Os vínculos internacionais entre afro-brasileiros e demais líderes dos movimentos sociais da Diáspora Africana (sob a forma de contatos entre organizações não-governamentais do hemisfério norte com o hemisfério sul) são beneficiados pela nova tecnologia, pela ciência cibernética e pelas informações e dados bibliográficos computadorizados sobre temas africanos e latino-americanos.
O acesso a informações e à comunicação direta com pesquisadores dá novo alento aos estudos e mantém atualizados os ativistas sociais tanto do Norte quanto do Sul. As estratégias de mudança social e a resolução de diferentes problemas sociais transformam-se assim em propriedade comum.

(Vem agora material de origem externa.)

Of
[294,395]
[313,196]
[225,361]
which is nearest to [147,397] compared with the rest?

É importante que as soluções "do Sul" sejam comunicadas e amplamente difundidas no "Norte", a fim de evitar um simples fluxo contínuo de informações. É importante que as experiências de sucesso no Sul sirvam de apoio aos programas sociais do Norte. Essa necessidade de ampla divulgação é essencial para estabelecer e consolidar a cooperação entre os dois hemisférios.
A ressonância de Zumbi nos movimentos sociais estrangeiros e afro-brasileiros sublinham a importância dos Palmares para a história dos descendentes africanos e para todos aqueles que acreditam na verdadeira justiça e participação populares. A eterna mensagem dos Palmares não é uma mensagem de exclusividade étnica, mas de inclusão social ligada aos conceitos de participação democrática e ideais compartilhados.
Se Zumbi ainda vive, ele será encontrado em nossa dedicação à justiça e igualdade sociais e na erradicação de qualquer discriminação ou preconceito racial. Se Zumbi ainda vive na Baixada Fluminense, em Salvador ou em Los Angeles é para nos lembrar das promessas de uma sociedade verdadeiramente justa e democrática como nosso ideal de nação. Esse é o autêntico significado de Zumbi. Honraremos sua memória e a memória dos Palmares se nos dedicarmos a alcançar tal objetivo.